Chevy Chronicles: Part 1

This past week a line from the Jethro Tull song Aqualung came to mind citing “Greasy fingers smearing shabby clothes.” In my case this was not about a destitute and homeless, street-wise existence but a labor of love as I have initiated the task of returning my father’s ’63 Chevy pickup to working order.

I will refrain from calling it a restoration as time and money will keep me from tearing the entire vehicle down to its bare bones for a full makeover. Instead it will get careful and caring attention to what needs to be done to make it road worthy.

It must be acknowledged right at the outset that I am not alone in this endeavor. My good and trusted friend, Dave Lee, has the mechanical skills needed to make the transformation possible. My value is doing the messy part of cleaning the grease, grime and rust off of frame and various components of the underside of a truck’s existence. Hence the reference to greasy fingers smearing my shabby work clothes.

To-date the truck is up on jacks. All for wheels have been removed as have the brake drums, brake assemblies and backing plates, leaving me with the less than glamorous parts that have accumulated the oil and dirt of decades. Their removal is my mission.

The tools of the trade include a putty knife, wire brush and an ample supply of mineral spirits as my attack weapons against the evils of filth. I have emerged victorious with only a few cuts from metal parts seeing the light of day for the first time in ages. My badge of success is the grime beneath my fingernails, which I proudly wear since they are harder to clean than the truck parts. One’s fingertips are just too sensitive to endure the onslaught of wire brushing.

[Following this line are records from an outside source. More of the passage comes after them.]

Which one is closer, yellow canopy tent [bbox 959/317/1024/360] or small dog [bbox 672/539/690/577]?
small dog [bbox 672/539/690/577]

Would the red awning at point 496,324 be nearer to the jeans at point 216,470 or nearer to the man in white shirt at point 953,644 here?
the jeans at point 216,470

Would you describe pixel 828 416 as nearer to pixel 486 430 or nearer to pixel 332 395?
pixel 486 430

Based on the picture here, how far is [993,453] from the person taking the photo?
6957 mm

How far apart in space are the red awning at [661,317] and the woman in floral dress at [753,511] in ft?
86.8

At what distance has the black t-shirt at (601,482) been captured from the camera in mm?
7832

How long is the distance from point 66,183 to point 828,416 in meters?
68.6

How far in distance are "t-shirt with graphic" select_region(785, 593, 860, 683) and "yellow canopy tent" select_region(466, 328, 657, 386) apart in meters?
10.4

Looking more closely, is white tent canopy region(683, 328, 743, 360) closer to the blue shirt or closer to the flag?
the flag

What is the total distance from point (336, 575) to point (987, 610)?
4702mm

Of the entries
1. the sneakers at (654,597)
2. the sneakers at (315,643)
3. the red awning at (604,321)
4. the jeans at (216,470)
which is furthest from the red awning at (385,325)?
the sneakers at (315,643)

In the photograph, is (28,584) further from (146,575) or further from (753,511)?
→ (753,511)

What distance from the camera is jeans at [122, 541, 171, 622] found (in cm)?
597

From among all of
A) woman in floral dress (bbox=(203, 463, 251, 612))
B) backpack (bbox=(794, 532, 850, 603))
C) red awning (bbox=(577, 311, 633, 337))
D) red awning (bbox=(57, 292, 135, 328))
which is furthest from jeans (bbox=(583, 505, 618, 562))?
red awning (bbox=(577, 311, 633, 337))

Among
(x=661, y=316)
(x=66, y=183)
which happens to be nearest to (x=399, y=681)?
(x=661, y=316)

My lack of mechanical skills should make it evident that I am not into this in order to drive a vintage vehicle for the fun of it. This is a matter of keeping faith with family and friends, especially dad, who have driven or ridden in this priceless artifact of family history. Just seeing it run again after more than twenty years of sitting idle will provide a fine sense of accomplishment for me. Maybe someday, though, when time and funds allow, it will receive the blessings of the full restoration I think it deserves for bearing a priceless cargo over many a mile.